Project Duration: January 2023 - March 2024
- Worked as a research intern at the Multi-Robot Autonomy Lab at IISER Bhopal under the guidance of Dr. P. B. Sujit and Dr. Manoj Kumar Tripathi.
- Co-developed CFDMPC, a novel framework integrating PINN-based wind field estimation with NMPC (CasADi/IPOPT) for wind-aware UAV path planning in cluttered environments, achieving 100% collision-free navigation across all obstacle configurations while the constant-wind baseline crashed in every multi-obstacle scenario.
- Trained a data-free PINN using DeepXDE (TensorFlow backend) to solve steady-state RANS equations without precomputed simulation data, enabling millisecond-level wind field inference at arbitrary spatial locations compared to 5 wall-clock hours for traditional CFD solvers.
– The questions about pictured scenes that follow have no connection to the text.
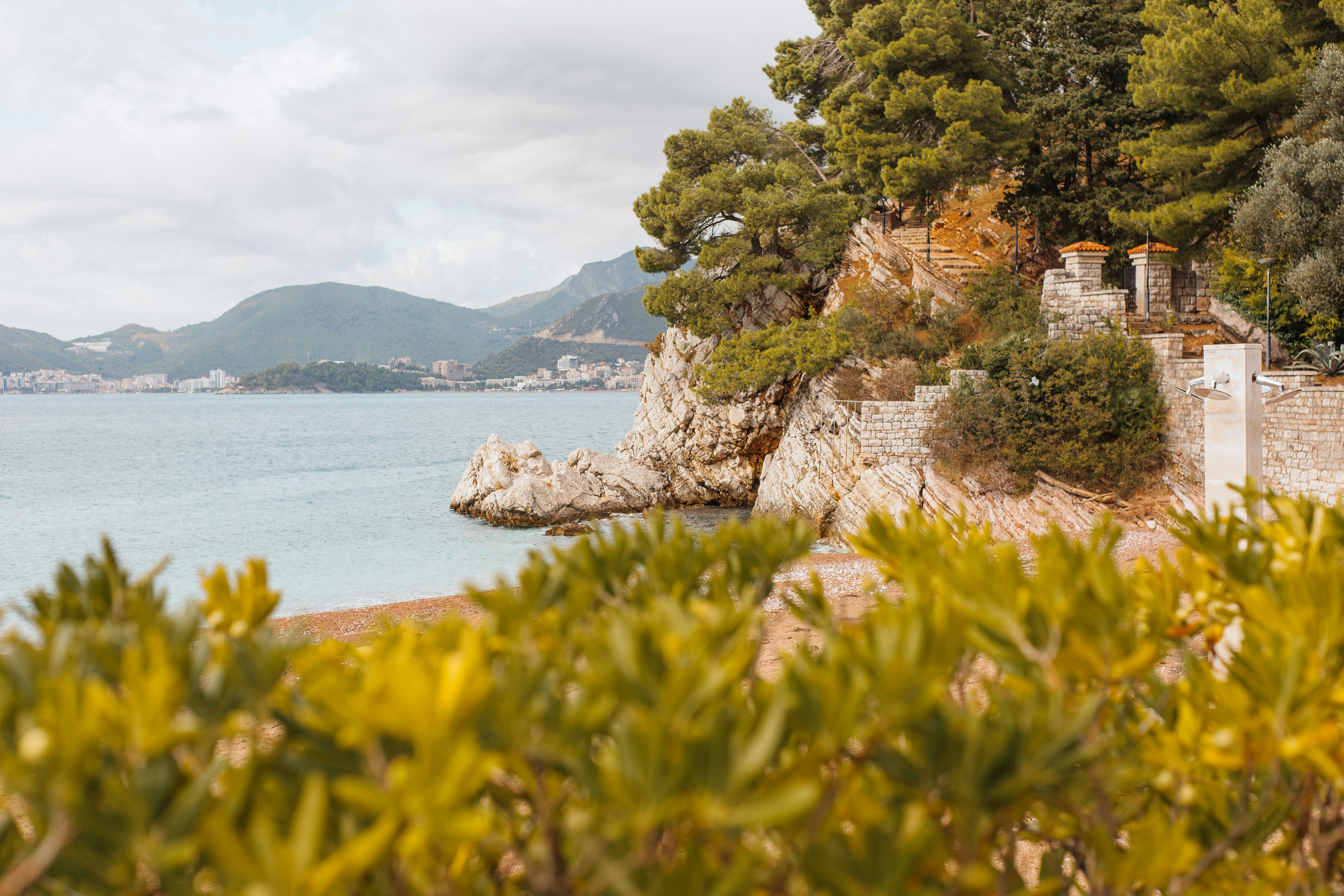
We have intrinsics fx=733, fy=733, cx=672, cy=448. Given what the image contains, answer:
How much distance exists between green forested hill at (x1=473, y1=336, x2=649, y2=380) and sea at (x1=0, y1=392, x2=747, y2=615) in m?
66.6

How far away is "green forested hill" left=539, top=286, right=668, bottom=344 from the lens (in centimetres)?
14138

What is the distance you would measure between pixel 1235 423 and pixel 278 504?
26785mm

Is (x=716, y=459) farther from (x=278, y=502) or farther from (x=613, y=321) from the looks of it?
(x=613, y=321)

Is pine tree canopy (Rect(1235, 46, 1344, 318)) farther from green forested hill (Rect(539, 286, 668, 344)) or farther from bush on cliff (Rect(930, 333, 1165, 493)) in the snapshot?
green forested hill (Rect(539, 286, 668, 344))

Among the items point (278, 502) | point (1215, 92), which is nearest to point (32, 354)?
point (278, 502)

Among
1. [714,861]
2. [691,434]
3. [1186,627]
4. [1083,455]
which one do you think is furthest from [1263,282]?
[714,861]

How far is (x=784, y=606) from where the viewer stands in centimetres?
720

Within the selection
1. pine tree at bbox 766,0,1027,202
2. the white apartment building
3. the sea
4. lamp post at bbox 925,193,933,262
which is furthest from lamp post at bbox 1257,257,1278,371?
the white apartment building

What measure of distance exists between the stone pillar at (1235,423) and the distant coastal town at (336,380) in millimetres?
116367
- Validated robustness under randomized inlet velocities and directions; demonstrated PINN-predicted wind fields outperform panel-method estimates that misguide the planner into turbulent high-shear gap regions between obstacles, reducing control effort ~9% vs. a full CFD-driven planner.
Project Duration: June 2022 - July 2022
- Developed Prota: The ROS Bot as part of the e-Yantra Summer Internship, a low-cost open-source educational autonomous ground vehicle designed to teach ROS, SLAM, and navigation from the ground up.
- Integrated LiDAR, IMU, optical encoders, depth camera, and proximity sensors on a Raspberry Pi; calibrated and synchronized all sensor streams for reliable odometry and localization in a GPS-denied environment.
- Deployed GMapping and Hector SLAM, used AMCL for localization and ROS move_base for autonomous navigation; validated the full navigation stack first in Gazebo/RViz simulation and then on physical hardware.